Wednesday, June 19, 2013

The Indelible Imprint of the Cross

An anonymous commenter makes a good point in my post about the Anti-Culture.  The gist of his argument is that there never was a golden age in Christian Culture.  The Middle Ages, much vaunted by certain Catholics, were brutal and harsh in many ways.

Of course the flip side of this is that there's more good in the world today than we are wont to admit.  Yes, there's plenty of brutality and harshness, and a litany of anti-christian horrors, from abortion to wage slavery to the atrocities of warfare - but even in a culture where 95% of teen students in Catholic Schools support "gay marriage", one great thing remains.

Somehow we still understand love.

Somehow, even in our secular anti-christian Culture of Death, even in our popular culture where Hardee's and Jack-in-the-Box cannot sell hamburgers without cynicism and sex, even in our increasingly irrational and violent cities and suburbs, we all know what love is.

Love is not a feeling, not a desire, not the hormones that surge through our bodies and make us rut for anyone or anything.  It's not all the stuff we pretend it is.

Love is self-sacrifice for the good of another.  That we know and that we have always known since the first Good Friday, nearly 2,000 years ago.  Ever since that awful day, no one raised in anything resembling a Christian culture - or even in a deliberately anti-christian culture - can deny what love is. 

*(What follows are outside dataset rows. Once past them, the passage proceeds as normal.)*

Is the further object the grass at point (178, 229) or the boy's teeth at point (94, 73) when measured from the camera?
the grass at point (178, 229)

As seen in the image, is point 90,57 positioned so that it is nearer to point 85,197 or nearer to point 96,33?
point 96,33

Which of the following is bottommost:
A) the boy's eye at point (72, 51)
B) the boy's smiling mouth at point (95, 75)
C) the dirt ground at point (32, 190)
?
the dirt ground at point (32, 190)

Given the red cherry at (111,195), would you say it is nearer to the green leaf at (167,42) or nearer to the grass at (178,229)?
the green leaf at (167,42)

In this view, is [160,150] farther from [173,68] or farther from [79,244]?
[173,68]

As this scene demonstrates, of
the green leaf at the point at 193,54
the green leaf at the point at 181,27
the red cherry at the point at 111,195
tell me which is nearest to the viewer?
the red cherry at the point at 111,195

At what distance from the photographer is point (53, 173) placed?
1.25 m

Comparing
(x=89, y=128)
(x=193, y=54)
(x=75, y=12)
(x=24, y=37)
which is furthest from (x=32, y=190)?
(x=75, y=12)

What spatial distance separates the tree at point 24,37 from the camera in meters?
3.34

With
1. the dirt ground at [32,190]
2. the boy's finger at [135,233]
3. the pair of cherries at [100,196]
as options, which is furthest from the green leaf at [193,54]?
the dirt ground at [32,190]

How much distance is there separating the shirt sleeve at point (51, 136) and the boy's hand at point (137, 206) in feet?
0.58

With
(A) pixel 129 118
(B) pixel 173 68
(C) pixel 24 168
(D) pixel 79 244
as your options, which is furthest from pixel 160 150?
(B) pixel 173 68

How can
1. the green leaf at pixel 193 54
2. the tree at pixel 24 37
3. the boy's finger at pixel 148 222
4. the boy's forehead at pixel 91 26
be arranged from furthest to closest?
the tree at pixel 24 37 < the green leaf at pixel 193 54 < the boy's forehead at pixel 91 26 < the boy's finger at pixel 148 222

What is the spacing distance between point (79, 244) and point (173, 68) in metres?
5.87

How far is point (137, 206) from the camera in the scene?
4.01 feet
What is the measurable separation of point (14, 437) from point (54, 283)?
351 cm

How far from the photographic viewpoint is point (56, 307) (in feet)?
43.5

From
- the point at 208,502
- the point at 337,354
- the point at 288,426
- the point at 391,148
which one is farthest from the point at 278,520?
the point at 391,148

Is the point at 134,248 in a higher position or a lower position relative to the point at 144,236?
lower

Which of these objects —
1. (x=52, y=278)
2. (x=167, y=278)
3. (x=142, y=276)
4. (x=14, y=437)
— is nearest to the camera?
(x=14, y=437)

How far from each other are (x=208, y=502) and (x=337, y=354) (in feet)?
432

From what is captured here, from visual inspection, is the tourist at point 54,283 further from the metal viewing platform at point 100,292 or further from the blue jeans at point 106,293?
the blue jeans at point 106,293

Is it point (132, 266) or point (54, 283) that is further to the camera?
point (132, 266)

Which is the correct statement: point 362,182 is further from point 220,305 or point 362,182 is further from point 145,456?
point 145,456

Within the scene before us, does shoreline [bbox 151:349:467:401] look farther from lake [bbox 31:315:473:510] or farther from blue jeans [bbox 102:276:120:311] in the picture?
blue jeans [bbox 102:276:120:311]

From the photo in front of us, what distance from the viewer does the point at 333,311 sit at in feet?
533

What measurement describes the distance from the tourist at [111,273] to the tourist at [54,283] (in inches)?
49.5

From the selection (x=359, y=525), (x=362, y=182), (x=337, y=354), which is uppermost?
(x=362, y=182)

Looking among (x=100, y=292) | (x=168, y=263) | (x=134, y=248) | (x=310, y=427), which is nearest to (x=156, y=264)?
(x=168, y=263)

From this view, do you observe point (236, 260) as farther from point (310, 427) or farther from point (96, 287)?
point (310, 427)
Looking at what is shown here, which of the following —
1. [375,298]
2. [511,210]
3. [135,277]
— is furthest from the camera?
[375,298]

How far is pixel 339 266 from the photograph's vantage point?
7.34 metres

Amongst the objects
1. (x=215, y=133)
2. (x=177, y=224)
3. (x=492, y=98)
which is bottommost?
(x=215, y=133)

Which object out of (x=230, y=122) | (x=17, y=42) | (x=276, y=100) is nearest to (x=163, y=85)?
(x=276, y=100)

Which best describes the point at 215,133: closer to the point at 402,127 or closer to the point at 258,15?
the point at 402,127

We know this even when we say that all is Nothing.  We know this when we claim there is no God and we can do whatever we want.  We know this when we excuse away our philandering, our drug abuse, our devotion to success at any cost.  We know this when we lie to one another and say that if we love Jesus, we'll get a new car.  We know this when we lie to one another and say that if we love Jesus, we'd applaud sodomy and celebrate sterility.  We know this, no matter how despicable and self-serving our lives become.  We know this when we sacrifice our children to Moloch.  We know this when we immolate ourselves before Mammon.  We know this when we spill our seed and deconstruct our families on a mere whim.  We know this when the lights are off at night and we lie for a few moments awake, listening to the still small voice that convicts or excuses us (see Rom. 2:15).

We know this great truth - we know that God is love and we know what love really is, and we can either live in accordance with this truth or in denial of it.

The Golden Age is therefore always just around the corner - and the grace is there for the asking.